The researchers, from Syracuse University and the University of Washington, have received a grant to establish a Web site called the Credibility Commons. On the site, the researchers will share computer programs that they and others have written to help users find credible online information. They also plan to gather feedback from Internet users on the ease and reliability of various methods for finding information on the Web, such as using search engines and posting questions on blogs.
Librarians, college instructors, and other information specialists frequently complain that the quality of online information varies widely and that credible information is too hard to find, notes R. David Lankes, an associate professor of information studies at Syracuse who is co-director of the Credibility Commons.
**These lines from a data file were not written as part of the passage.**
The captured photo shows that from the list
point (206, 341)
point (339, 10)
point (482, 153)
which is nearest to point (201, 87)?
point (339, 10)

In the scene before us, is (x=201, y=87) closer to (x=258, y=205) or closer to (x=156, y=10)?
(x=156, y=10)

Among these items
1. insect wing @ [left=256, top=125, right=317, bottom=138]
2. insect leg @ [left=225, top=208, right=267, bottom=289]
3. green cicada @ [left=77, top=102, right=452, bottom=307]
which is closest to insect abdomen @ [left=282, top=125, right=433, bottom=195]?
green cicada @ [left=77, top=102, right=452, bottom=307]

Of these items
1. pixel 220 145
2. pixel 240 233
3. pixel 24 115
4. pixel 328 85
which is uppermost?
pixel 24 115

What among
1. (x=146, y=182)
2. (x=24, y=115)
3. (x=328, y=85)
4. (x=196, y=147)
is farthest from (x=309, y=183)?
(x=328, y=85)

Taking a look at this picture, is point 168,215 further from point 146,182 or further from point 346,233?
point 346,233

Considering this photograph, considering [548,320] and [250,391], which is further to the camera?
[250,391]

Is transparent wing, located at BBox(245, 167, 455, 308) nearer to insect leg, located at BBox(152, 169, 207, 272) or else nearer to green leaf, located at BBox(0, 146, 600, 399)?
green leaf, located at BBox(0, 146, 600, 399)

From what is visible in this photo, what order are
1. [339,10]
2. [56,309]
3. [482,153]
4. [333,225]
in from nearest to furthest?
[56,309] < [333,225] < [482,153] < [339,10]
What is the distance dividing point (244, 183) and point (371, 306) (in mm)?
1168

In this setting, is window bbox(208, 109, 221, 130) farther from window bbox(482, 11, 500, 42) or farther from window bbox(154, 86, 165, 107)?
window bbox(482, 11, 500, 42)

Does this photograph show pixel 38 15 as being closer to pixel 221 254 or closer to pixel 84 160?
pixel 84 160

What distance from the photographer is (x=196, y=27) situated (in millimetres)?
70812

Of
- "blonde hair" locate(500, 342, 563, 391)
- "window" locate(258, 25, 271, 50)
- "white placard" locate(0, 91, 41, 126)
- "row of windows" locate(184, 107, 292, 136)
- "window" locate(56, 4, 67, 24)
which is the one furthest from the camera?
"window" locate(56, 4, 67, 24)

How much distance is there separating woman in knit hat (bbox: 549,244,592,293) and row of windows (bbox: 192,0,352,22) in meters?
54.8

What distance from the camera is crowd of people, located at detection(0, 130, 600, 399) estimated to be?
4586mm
Users often decide whether to believe a particular Web site's information on the basis of how professional the site appears or how closely the site's information matches their own views, he says.
One possible solution that the Credibility Commons will investigate, he says, would be creating a search engine that would direct users toward Web sites to which skilled searchers, such as reference librarians, frequently direct their users.
Any software developed in the project will be available free from the Credibility Commons Web site, Mr. Lankes says. The only restriction will be that anyone who uses the work as the basis for new software will have to share that new software on the site, too.
"If you use it, you've got to share what you used it for," he says.
He also envisions the site's sponsoring a "digital reference face-off" in which experts in various searching strategies would try their hands at answering questions. The public would be invited to vote on the most effective technique.
The project is being run on a two-year $250,000 grant from the John D. and Catherine T. MacArthur Foundation. Mr. Lankes said that he and Michael Eisenberg, a professor in Washington's Information School who is the project's other co-director, hope to attract additional grants.